** Records for the task follows **
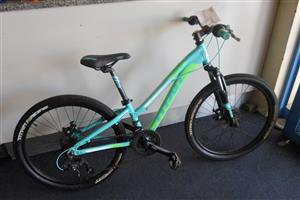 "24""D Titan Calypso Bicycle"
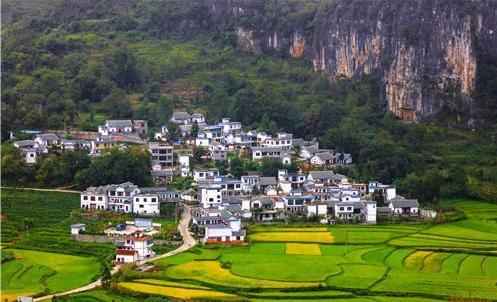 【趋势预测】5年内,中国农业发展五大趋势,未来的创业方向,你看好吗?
** End of Records for the task **
** Records for the task follows **
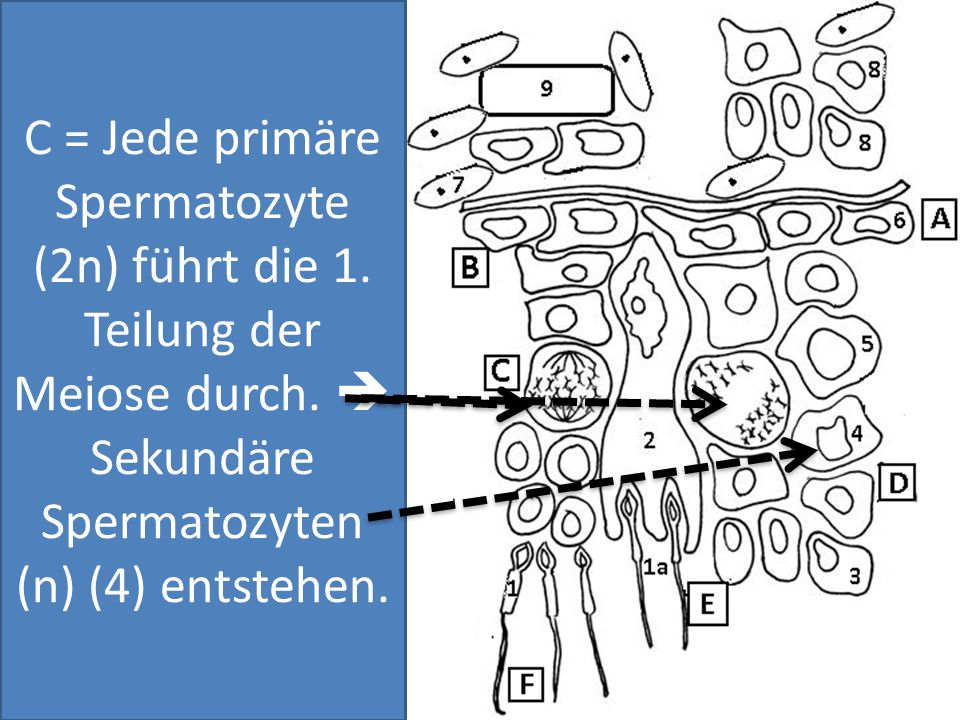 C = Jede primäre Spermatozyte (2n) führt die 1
** End of Records for the task **
** Records for the task follows **
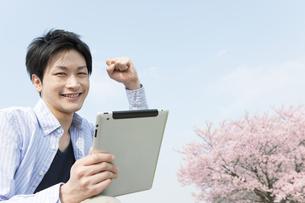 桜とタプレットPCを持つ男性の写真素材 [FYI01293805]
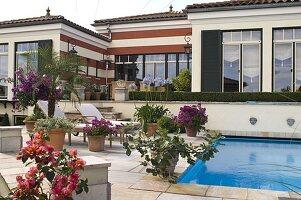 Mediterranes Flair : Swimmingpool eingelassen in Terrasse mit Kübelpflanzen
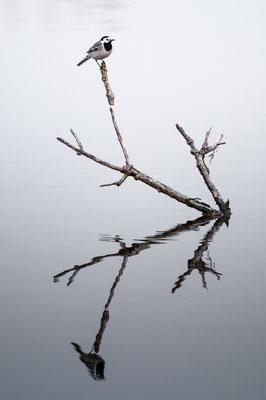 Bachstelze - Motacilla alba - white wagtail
** End of Records for the task **
Your goal: Every line above in the stretch from the one with "桜とタプレットPCを持つ男性の写真素材 [FYI01293805]" through the one with "Bachstelze - Motacilla alba - white wagtail" is to be transcribed exactly, ends included. No picture is copied.

Task solution:
 桜とタプレットPCを持つ男性の写真素材 [FYI01293805]
 Mediterranes Flair : Swimmingpool eingelassen in Terrasse mit Kübelpflanzen
 Bachstelze - Motacilla alba - white wagtail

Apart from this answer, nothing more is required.